Sunday, March 16, 2008

It all starts with the septic tank...

Why is it, when you buy an old house, the shit tank is invariably first thing to fail?

Actually, in our case, it was the second thing to fail, since the first thing to fail was the well valve. That's simple enough, though. If you know where your well is located, that is. Thankfully we have a wonderful neighbour who used to live in our house many moons ago, as a small child, who was willing, able, and capable of finding the old well. Anyone can tell stories and point fingers, but Mr. Lefebure was really able to pin-point it. Fixing a well valve is not really an issue, providing you can find it, that is. It's simply a matter of digging, which gives one the opportunity to see heavy equipment dangerously close to the picture window in the kitchen, and also see copious amounts of mud in places where there used to be a driveway. But it's in the past, and precedes digital photography, so all that's left are memories, and real photos creatively assembled in an album we laugh over. Mostly. Sometimes we cry too, but then they're tears of joy in knowing we'll never have to go there again. May the well valve be one of those places.

But I digress. We're here for the septic tank. And what a tank it was! When it was finally hauled away, a process that took far too long, I actually walked to the end of the driveway and waved. For a very long time. Probably longer than was appropriate, but then again, the shit tank saga was an entire tome in our lives.

I think the dog noticed it first. The bubbly, slimy, stinking mess. Let's face it: we were in denial, okay? And denial is not a river in Egypt, as the saying goes, no, it's a river of shit right in our very own back yard. Our first tip-off was the septic tank lid, which was curiously made of plywood. Lesson number 1) Beware of septic tanks bearing plywood lids. During the home inspection, Eric was assured the septic tank would "last forever", and I'm sure it would, just not in its vocation as a septic tank. Our first step was to empty the damn thing, which is, once again, simple enough since we're not actually doing it. It's easily accessible, and the shit truck can even stay conveniently parked on the road. Keep that in mind when you're designing your new home and yard.

So this is what we were dealing with. It wasn't leaking, it wasn't overflowing, it just wasn't working, that's all. If you're very perceptive, you've also noticed the tree in the picture. Here's a helpful hint for you new homeowners, those not yet fluent in septic-ese and leads me to lesson number 2) Trees DO NOT belong on top of septic tanks, nor anywhere near your drainage field. Capiche? This is the stuff septic nightmares are made of.

Not ones to do things half-way, we installed not one, but two, yes TWO tanks. Remember I mentioned someone was anal ? Well, I wasn't joking.
Ain't she a beaut? I swear, you haven't lived until you've watched a shit tank expertly being lowered into the ground. The level of satisfaction you feel...simply cannot be described. I can wax philosophical about this ad nauseum, but suffice it to say it's One of the Great Moments in Home Renovation. Being able to flush one's toilet with the knowledge that, several thousand dollars later, one's eco-conscience is clear is a great feeling.
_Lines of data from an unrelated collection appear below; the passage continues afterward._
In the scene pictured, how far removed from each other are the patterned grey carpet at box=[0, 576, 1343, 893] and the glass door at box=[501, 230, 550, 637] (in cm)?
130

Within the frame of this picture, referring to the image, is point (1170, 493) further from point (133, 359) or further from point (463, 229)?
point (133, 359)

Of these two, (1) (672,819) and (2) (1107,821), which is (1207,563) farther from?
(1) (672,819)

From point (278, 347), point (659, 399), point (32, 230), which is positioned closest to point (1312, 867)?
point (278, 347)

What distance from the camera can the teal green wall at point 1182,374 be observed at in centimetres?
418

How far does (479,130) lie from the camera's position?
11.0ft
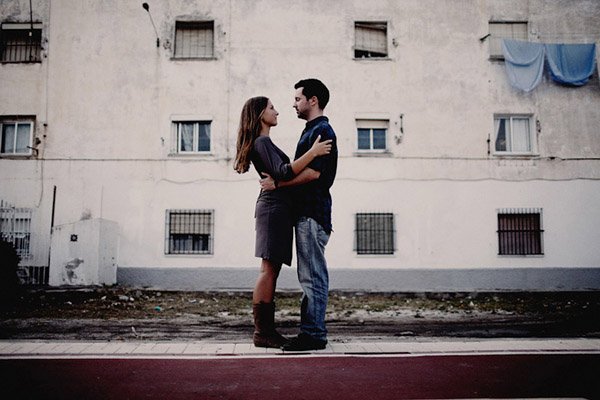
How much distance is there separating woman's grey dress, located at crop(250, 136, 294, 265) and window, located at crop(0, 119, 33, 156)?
13.3 metres

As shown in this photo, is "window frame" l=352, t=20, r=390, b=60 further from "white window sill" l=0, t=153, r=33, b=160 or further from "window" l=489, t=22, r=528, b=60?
"white window sill" l=0, t=153, r=33, b=160

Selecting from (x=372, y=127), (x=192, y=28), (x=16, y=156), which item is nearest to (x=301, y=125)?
(x=372, y=127)

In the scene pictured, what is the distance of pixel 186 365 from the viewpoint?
3133 millimetres

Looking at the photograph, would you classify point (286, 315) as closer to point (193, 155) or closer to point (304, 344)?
point (304, 344)

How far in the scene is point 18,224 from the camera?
14117mm

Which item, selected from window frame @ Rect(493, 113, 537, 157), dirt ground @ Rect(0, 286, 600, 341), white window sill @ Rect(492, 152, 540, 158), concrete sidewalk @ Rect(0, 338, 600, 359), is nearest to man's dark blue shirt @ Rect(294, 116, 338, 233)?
concrete sidewalk @ Rect(0, 338, 600, 359)

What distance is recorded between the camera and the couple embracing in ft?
12.2

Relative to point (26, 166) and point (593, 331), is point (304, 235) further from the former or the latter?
point (26, 166)

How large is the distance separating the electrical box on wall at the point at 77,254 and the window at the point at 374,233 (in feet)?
23.8

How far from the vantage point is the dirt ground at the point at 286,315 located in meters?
5.39

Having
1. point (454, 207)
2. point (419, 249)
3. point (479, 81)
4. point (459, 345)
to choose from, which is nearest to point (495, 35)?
point (479, 81)

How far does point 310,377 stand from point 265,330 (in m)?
1.00

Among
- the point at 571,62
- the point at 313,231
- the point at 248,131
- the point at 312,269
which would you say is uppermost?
the point at 571,62

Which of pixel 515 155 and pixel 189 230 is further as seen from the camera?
pixel 515 155
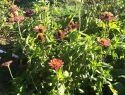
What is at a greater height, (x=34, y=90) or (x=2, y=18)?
(x=2, y=18)

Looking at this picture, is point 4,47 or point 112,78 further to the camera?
point 4,47

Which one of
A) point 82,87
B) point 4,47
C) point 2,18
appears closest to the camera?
point 82,87

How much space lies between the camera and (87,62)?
4.19 metres

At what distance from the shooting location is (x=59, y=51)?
450 centimetres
But we're not done yet! And you, the uninitiated, thought that was the end of my story! Not even close! Apparently, the town doesn't like our septic tanks. Also apparently, they don't have an option, since there is an entire development near our house with non-conforming shit tanks. We're looking at options and buying stocks in our local septic tank cleaning company, since we're now emptying our shit tanks with an alarming frequency, since we don't have a drainage field! In this day and age of environmental wisdom and know-how, you'd think the government has a plan, but they don't! Some solutions are unacceptable, and our only legal option (that shall remain nameless), was. We're not into installing something that resembles a giant kitty-litter box in our back yard. No way. In the meantime, the system we're looking at was approved by the government, and here's what was done:

A company called Bionest Technology retrofitted the secondary tank, and once filled with their proprietary media, the secondary tank becomes a sort of breeding ground of good bacteria which helps break down all the coliforms and bad stuff lurking in the septic tank effluent. From this secondary tank, which is aerated to increase the breakdown and efficiency, the waste water goes to a tertiary tank (read: more heavy equipment, more mud) where a Trojan Technologies UV system does it's job.
The UV system is installed in the round tank above. Very simple in it's operation, the UV tank essentially disinfects the remaining waste water before it's discharged into the ditch. A high-level float-type alarm notifies us of any problems, as does another alarm if the UV light burns out. The system is efficient, clean and takes up less space than your regular drainage field. In our case, the clay in our local area does not permit us to use a standard leach field, since clay is impermeable, hence the above fiasco.

All said and done, here's a view of the entire system:

Note the precisely laid PVC drainage pipe. The treated waste-water is pumped to the ditch from here. The water gets tested once a year, and our coliform count is so low, and the water so clear that some municipalities might be jealous. Now if only local laws would permit me to water the lawn with it instead of discharging it, the system would be perfect.

That, my friends, is how Muddy Acres got it's name. And maybe one day I'll own a lawn...maybe one day in the near future. A girl can always dream, can't she?